A titre personnel, je suis farouchement opposé à la philosophie constructiviste de l’ « ordre artificiel ». Je considère que cette idéologie de la « table rase » et de l’ « homme nouveau », qui était celle des Jacobins, des Bolchéviques et autres Khmers Rouges, est à l’origine des principaux mouvements totalitaires de l’histoire humaine. J’estime donc que le projet constructiviste de la Théorie du Genre, celui de la construction d’un « homme nouveau » détaché de toute contingence naturelle, est d’essence totalitaire, et je m’y opposerais viscéralement tant qu’il sera possible. Etant arrivé à la conclusion que la revendication du « mariage pour tous » n’était rationnellement défendable qu’à condition d’adhérer à un projet idéologique de nature totalitaire, je ne peux que m’y opposer radicalement !
Nota Bene
Cette analyse n’a bien entendu rien à voir avec une quelconque « homophobie » de ma part. Elle ne dépend même pas de la position que l’on peut avoir sur le bien-fondé ou non de l’adoption par des couples homosexuels (qui est un tout autre débat que je ne souhaite pas soulever ici, car impossible à trancher objectivement en l’état de la connaissance scientifique). Sa conclusion reste en effet valable quand bien même le droit d’adoption serait accordé aux couples du même sexe. Dit en d’autres termes : dès lors que, si ce droit leur était accordé, il serait possible de garantir la même protection de l’enfant adopté que celle accordée aux couples de sexe opposé sans avoir besoin de toucher au mariage civil actuel, l’acharnement à vouloir détruire la référence au biologique dans le mariage civil ne pourrait s’expliquer que pour les mêmes motivations d’ordre idéologique.
Nota bene 2
Echaudé par l’expérience d’un article précédent, je ne répondrai pas aux commentaires laissés sous cet article, sauf en cas de besoin de précision, clarification ou complément de l’un ou l’autre des points d’analyse qui y sont exposés, ou pour répondre à un contre-argument courtoisement avancé.

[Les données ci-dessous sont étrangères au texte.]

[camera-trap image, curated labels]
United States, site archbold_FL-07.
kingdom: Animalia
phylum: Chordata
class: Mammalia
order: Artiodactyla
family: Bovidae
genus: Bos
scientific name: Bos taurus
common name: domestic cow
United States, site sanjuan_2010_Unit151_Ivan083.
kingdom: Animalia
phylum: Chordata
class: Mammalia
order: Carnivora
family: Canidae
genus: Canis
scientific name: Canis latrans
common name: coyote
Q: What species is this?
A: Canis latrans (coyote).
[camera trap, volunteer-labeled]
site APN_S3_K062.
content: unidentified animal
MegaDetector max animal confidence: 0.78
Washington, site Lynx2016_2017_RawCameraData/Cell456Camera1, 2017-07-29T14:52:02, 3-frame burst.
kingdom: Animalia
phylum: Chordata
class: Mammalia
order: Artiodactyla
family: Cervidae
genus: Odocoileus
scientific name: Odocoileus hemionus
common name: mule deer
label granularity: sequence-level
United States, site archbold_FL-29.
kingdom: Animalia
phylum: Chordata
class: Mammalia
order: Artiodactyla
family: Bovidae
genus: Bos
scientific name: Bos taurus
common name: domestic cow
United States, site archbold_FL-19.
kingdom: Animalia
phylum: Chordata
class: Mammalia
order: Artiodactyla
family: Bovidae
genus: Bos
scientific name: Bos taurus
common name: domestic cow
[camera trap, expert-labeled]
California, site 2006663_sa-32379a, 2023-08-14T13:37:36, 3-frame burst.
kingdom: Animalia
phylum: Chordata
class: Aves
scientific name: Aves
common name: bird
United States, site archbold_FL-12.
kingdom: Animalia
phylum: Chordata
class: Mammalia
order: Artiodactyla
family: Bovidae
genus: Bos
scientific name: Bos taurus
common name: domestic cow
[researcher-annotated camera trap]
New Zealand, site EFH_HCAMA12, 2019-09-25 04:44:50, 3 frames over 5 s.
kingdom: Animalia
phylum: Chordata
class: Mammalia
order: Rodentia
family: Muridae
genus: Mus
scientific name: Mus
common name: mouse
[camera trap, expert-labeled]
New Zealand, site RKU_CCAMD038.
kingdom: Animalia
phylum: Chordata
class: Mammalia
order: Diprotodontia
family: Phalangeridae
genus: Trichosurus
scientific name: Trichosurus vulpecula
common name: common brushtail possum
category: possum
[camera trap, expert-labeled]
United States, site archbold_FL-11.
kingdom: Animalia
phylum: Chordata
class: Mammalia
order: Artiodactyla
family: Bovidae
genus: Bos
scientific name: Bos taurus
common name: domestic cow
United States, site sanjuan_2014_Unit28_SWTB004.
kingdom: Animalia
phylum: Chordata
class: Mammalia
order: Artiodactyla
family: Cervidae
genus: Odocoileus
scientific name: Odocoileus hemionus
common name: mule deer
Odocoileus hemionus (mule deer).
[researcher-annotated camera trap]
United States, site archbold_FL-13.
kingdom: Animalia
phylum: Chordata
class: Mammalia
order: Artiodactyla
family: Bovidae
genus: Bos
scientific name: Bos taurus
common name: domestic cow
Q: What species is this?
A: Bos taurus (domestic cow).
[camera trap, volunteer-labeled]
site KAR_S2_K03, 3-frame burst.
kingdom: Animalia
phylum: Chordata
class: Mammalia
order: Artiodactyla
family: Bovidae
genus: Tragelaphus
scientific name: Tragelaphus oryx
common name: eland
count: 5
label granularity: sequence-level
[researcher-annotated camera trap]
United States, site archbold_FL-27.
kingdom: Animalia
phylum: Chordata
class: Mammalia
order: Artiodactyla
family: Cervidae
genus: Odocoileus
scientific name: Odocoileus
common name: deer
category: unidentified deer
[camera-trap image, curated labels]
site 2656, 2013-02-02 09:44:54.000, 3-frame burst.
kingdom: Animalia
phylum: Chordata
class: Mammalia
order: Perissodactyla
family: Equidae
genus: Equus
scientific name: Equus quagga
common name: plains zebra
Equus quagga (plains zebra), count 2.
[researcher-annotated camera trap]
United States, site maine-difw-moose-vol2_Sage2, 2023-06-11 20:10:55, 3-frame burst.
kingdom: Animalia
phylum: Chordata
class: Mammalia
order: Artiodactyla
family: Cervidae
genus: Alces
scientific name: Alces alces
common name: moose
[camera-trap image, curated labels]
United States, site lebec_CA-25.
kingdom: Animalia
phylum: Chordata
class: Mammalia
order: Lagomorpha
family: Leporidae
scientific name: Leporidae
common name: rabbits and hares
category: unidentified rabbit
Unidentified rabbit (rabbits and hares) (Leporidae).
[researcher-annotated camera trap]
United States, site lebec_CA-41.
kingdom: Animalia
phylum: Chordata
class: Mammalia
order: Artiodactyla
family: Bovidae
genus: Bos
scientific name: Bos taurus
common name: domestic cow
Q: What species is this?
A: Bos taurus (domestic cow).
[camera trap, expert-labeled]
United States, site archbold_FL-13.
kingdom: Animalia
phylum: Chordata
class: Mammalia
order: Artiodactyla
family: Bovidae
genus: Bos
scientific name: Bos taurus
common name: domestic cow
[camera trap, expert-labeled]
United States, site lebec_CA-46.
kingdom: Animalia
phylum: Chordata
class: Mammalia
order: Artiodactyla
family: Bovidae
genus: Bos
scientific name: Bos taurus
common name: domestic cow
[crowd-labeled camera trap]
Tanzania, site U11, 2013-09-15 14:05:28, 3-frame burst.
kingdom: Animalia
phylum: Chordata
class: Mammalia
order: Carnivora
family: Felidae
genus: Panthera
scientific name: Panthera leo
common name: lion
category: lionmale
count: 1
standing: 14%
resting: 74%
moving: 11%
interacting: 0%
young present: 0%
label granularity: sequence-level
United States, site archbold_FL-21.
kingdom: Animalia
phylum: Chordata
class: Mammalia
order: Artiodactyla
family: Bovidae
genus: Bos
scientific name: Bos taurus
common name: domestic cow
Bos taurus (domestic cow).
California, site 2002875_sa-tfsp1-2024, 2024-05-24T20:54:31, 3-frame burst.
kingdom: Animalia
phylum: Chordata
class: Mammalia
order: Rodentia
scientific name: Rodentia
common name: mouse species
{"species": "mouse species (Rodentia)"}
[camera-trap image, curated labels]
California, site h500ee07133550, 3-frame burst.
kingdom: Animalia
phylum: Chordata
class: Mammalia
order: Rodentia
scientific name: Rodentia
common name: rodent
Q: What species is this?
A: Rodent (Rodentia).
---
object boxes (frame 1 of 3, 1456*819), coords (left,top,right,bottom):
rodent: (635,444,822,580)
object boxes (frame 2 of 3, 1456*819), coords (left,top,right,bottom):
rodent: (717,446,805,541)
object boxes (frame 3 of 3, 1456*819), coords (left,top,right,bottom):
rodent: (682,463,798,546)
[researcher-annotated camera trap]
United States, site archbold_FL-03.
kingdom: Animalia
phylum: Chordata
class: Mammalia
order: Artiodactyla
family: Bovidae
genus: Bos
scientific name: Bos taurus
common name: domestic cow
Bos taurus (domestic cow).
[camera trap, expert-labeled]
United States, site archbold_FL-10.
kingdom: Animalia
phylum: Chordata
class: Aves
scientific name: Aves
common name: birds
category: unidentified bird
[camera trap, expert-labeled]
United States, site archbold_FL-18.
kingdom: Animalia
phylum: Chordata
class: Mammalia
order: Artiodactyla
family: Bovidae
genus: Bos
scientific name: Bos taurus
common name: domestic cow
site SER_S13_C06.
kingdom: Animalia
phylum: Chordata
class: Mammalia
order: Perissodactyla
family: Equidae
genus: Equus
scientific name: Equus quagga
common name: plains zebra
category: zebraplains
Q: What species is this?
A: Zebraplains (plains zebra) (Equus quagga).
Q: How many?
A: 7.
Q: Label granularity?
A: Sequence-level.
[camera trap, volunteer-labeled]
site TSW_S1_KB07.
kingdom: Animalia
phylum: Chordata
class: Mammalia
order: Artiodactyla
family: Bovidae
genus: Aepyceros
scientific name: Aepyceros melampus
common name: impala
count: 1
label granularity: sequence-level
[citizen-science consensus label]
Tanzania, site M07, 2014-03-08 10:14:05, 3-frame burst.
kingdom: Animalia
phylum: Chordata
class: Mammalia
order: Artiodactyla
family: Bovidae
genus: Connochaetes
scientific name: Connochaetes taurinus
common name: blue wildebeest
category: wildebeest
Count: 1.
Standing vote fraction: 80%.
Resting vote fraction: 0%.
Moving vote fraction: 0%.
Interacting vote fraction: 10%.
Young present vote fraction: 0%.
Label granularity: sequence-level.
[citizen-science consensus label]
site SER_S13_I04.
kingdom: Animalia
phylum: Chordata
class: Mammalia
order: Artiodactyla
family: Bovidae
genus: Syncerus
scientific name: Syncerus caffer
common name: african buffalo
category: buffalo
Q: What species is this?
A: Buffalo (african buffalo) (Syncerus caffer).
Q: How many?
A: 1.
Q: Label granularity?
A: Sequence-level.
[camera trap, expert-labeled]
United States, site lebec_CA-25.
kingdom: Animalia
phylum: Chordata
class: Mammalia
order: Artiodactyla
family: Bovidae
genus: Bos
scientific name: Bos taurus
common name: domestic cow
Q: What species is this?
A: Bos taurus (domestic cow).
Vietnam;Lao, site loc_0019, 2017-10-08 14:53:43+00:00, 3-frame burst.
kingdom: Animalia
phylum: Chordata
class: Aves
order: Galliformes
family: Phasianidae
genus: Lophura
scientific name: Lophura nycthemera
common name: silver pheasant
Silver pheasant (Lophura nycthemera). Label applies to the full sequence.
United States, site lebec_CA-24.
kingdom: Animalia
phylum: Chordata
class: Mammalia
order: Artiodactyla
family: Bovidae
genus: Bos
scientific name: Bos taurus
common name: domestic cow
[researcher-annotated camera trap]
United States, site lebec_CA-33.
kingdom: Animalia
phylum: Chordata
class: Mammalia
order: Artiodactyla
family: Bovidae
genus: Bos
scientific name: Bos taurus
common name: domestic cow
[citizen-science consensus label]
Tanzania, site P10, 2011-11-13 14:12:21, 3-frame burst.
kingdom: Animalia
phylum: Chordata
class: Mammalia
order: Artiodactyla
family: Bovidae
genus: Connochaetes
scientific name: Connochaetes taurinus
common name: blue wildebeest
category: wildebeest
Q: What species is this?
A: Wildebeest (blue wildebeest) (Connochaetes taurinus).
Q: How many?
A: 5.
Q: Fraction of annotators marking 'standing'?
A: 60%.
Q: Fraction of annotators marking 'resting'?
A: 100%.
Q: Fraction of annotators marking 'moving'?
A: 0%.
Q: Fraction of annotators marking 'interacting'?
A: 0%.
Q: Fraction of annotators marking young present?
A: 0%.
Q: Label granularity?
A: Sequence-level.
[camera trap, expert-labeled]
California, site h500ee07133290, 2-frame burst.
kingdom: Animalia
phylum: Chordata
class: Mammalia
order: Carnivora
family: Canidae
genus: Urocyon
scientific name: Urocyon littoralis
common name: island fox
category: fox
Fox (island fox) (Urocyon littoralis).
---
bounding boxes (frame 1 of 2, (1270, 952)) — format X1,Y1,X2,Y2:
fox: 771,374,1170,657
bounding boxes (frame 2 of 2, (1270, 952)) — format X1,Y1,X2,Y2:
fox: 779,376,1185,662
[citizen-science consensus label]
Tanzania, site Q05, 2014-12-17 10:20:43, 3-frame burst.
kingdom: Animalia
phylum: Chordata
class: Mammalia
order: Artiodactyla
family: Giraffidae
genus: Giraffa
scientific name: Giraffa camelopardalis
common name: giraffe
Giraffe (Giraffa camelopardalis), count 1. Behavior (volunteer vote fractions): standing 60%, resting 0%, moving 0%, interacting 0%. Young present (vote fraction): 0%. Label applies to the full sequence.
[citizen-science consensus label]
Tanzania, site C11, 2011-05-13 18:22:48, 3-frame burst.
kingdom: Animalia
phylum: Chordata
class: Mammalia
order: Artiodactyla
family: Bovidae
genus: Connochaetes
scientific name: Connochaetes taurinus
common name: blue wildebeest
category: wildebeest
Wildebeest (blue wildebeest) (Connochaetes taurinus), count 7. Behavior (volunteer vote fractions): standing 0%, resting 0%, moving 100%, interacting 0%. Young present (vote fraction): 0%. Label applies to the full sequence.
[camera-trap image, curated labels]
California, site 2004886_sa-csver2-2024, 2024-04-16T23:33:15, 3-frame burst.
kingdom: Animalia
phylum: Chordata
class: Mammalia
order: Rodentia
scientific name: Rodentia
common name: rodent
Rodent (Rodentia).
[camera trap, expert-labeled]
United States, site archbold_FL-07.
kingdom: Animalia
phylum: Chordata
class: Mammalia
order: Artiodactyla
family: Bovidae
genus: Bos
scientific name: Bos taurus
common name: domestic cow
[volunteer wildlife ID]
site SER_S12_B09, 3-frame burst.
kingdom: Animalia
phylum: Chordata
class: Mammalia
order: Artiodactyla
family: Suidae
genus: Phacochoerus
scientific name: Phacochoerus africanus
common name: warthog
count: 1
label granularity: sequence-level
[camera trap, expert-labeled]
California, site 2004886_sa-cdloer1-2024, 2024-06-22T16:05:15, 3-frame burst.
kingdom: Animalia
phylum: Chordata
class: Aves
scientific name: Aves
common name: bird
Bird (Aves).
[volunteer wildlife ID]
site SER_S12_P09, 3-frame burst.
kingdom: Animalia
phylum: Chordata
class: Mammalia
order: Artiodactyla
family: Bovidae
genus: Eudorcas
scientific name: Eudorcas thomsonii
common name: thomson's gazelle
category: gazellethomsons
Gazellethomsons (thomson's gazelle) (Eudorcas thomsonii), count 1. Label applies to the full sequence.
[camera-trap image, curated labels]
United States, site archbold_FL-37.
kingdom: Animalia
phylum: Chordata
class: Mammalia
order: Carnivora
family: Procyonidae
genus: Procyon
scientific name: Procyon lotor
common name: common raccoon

Inutile donc de m’insulter et de me traiter d’ « homophobe », « réactionnaire », « intolérant », « catho » ou « de droite » (je ne réponds du reste à aucun de ces qualificatifs) : I won’t feed the trolls.
Notes
(1) Dans ce cadre, je considère à titre personnel qu’il est anormal d’accorder le mariage civil à un couple ne désirant ouvertement pas avoir d’enfants, ou bien à une femme ménopausée. Le cas d’un couple stérile est plus compliqué, car ils voudraient concevoir un enfant, mais ne peuvent hélas pas ; dans ce cas, je suis d’avis que l’adoption est légitime, et que le mariage l’est également pour protéger l’enfant adopté.